--- START OF Records for processing ---

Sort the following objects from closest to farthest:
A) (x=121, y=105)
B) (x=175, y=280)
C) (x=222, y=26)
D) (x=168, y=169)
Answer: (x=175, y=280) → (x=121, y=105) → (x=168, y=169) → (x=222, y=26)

--- END OF Records for processing ---

Prompt:
Reproduce every entry above verbatim, line for line, with no changes.

Final result:
Sort the following objects from closest to farthest:
A) (x=121, y=105)
B) (x=175, y=280)
C) (x=222, y=26)
D) (x=168, y=169)
Answer: (x=175, y=280) → (x=121, y=105) → (x=168, y=169) → (x=222, y=26)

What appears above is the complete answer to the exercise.